Who Stated What? Recorder’s On-device Resolution for Labeling Audio system – Google AI Weblog

In 2019 we launched Recorder, an audio recording app for Pixel telephones that helps customers create, handle, and edit audio recordings. It leverages current developments in on-device machine studying to transcribe speech, acknowledge audio occasions, recommend tags for titles, and assist customers navigate transcripts.

Nonetheless, some Recorder customers discovered it tough to navigate lengthy recordings which have a number of audio system as a result of it isn’t clear who stated what. Throughout the Made By Google occasion this 12 months, we introduced the “speaker labels” function for the Recorder app. This opt-in function annotates a recording transcript with distinctive and nameless labels for every speaker (e.g., “Speaker 1”, “Speaker 2”, and so forth.) in actual time in the course of the recording. It considerably improves the readability and usefulness of the recording transcripts. This function is powered by Google’s new speaker diarization system named Flip-to-Diarize, which was first introduced at ICASSP 2022.

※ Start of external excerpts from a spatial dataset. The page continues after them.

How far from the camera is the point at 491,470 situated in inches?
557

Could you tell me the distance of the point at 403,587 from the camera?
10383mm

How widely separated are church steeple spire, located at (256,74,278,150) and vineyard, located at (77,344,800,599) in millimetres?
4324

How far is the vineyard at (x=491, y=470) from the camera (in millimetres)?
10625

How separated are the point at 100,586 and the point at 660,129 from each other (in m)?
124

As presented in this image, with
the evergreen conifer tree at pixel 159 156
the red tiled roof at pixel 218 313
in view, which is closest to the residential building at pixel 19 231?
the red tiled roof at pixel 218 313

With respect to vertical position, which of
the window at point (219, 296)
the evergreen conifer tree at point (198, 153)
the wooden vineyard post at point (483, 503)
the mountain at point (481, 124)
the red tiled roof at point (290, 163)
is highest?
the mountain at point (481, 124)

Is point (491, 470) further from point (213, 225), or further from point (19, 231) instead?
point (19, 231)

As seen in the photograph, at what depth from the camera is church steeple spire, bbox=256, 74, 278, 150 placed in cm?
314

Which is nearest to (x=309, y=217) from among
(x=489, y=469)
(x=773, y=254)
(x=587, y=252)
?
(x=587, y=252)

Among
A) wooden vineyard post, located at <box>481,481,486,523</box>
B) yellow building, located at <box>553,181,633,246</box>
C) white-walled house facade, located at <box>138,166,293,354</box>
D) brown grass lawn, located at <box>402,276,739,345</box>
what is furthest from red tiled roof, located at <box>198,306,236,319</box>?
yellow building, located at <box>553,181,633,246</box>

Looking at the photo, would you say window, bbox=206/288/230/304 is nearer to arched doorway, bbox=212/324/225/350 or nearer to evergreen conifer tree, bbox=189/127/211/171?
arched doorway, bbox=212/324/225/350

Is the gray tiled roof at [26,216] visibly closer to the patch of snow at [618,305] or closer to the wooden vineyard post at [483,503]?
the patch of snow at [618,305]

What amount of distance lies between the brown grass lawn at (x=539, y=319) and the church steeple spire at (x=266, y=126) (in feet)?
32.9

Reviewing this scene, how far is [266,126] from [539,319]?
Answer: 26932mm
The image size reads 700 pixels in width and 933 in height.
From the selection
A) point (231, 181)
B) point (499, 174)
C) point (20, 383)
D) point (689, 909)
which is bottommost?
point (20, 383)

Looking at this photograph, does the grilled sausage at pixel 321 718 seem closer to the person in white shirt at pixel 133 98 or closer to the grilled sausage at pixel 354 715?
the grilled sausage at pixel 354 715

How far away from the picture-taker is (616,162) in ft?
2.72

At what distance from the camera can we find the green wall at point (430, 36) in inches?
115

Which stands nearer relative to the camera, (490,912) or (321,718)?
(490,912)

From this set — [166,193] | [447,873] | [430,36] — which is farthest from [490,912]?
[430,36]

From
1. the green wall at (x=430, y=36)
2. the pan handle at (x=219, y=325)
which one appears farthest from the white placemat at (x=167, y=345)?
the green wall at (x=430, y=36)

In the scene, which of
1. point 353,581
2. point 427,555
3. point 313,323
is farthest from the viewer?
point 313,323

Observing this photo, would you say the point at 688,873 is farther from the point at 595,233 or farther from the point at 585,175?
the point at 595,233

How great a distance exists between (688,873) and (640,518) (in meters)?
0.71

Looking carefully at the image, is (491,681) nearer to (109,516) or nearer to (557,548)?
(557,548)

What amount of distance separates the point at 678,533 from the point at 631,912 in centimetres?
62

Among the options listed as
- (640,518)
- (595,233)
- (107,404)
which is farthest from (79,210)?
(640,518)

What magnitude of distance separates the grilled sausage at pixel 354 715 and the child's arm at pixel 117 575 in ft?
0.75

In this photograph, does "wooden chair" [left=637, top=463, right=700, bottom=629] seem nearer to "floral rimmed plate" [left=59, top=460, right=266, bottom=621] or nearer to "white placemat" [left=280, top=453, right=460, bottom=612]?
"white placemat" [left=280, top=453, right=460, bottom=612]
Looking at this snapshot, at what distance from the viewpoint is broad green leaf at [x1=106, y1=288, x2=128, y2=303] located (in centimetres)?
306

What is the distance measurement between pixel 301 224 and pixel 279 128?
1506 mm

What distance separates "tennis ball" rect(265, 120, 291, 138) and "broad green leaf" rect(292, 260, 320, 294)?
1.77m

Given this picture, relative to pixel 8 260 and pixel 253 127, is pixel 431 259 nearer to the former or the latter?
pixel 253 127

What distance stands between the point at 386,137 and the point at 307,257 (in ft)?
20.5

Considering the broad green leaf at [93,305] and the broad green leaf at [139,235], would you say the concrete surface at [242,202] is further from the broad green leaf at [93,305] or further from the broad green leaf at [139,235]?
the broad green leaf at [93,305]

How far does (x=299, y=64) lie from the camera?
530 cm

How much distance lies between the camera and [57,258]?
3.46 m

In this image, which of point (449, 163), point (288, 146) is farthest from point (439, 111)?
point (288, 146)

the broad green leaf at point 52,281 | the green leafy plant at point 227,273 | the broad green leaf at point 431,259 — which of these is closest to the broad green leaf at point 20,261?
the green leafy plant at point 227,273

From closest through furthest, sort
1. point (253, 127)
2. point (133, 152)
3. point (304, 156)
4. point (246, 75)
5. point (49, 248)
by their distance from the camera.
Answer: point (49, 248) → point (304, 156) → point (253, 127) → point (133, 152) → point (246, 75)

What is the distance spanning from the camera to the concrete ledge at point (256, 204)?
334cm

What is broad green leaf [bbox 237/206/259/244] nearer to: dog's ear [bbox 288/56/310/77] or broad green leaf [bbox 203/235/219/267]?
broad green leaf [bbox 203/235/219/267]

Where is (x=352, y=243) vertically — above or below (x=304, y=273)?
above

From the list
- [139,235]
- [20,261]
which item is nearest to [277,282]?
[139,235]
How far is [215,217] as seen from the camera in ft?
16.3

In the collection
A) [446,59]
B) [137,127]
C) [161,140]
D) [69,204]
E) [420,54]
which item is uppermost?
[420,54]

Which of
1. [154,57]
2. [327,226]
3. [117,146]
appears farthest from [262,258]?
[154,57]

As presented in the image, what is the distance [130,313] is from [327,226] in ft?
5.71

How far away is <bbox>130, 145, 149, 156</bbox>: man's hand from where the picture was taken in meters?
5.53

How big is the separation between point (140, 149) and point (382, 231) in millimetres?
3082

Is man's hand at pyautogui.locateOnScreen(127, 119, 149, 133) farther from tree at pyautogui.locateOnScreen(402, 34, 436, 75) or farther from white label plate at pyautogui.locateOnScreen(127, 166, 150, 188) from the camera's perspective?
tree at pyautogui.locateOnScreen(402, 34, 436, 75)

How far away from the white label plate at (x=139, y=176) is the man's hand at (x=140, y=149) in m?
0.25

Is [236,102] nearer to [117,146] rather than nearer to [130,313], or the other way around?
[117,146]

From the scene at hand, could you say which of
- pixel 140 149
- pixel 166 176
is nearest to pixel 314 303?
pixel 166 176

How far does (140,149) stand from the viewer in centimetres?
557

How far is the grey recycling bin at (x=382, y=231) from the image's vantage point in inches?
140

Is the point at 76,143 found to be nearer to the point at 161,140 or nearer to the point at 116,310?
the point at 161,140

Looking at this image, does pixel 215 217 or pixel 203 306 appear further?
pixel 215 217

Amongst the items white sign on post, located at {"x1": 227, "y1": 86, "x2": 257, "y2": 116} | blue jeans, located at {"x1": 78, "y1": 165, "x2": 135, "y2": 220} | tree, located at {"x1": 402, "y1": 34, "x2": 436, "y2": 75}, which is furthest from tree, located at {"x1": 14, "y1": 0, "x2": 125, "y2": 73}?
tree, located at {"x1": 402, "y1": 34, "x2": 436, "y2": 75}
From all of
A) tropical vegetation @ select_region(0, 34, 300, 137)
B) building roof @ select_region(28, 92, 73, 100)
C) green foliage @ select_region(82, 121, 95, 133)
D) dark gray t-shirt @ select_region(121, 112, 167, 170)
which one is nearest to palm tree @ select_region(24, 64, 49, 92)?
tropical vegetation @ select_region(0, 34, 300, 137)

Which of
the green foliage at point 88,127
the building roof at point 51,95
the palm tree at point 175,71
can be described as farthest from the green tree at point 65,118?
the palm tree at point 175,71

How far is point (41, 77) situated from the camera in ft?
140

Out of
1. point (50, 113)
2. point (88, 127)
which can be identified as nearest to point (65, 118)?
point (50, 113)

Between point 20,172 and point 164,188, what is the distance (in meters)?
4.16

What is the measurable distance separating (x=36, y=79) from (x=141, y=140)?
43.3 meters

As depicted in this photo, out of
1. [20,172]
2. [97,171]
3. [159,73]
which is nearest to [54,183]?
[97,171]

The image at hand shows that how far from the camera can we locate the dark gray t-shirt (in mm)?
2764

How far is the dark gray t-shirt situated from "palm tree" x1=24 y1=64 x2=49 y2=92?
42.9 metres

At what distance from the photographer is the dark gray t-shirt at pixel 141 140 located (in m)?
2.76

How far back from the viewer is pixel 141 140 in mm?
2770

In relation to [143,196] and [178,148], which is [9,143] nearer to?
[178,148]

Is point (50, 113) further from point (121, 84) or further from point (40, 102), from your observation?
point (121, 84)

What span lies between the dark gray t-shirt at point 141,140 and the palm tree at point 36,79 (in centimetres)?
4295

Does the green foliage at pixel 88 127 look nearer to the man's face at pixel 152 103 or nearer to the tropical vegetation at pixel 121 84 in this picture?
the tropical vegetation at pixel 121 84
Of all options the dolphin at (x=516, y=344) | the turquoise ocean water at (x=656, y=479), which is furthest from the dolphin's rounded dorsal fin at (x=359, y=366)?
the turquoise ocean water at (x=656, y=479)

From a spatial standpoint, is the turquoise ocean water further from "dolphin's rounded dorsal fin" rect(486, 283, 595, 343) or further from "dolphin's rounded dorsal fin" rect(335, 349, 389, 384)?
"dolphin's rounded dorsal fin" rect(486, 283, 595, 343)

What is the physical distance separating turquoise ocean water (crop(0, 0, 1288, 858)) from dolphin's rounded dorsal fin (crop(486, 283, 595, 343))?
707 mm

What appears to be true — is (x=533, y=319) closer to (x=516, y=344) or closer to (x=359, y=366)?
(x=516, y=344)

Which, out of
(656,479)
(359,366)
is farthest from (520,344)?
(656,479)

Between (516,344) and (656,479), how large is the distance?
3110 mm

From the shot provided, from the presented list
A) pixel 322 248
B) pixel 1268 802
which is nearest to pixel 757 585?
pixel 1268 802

Left: Recorder transcript with out speaker labels. Proper: Recorder transcript with speaker labels.

System Structure

Our speaker diarization system leverages a number of extremely optimized machine studying fashions and algorithms to permit diarizing hours of audio in a real-time streaming trend with restricted computational sources on cell units. The system primarily consists of three parts: a speaker flip detection mannequin that detects a change of speaker within the enter speech, a speaker encoder mannequin that extracts voice traits from every speaker flip, and a multi-stage clustering algorithm that annotates speaker labels to every speaker flip in a extremely environment friendly method. All parts run absolutely on the gadget.

Structure of the Flip-to-Diarize system.

Detecting Speaker Turns

The primary part of our system is a speaker flip detection mannequin based mostly on a Transformer Transducer (T-T), which converts the acoustic options into textual content transcripts augmented with a particular token <st> representing a speaker flip. In contrast to previous custom-made programs that use role-specific tokens (e.g., <physician> and <affected person>) for conversations, this mannequin is extra generic and could be skilled on and deployed to numerous utility domains.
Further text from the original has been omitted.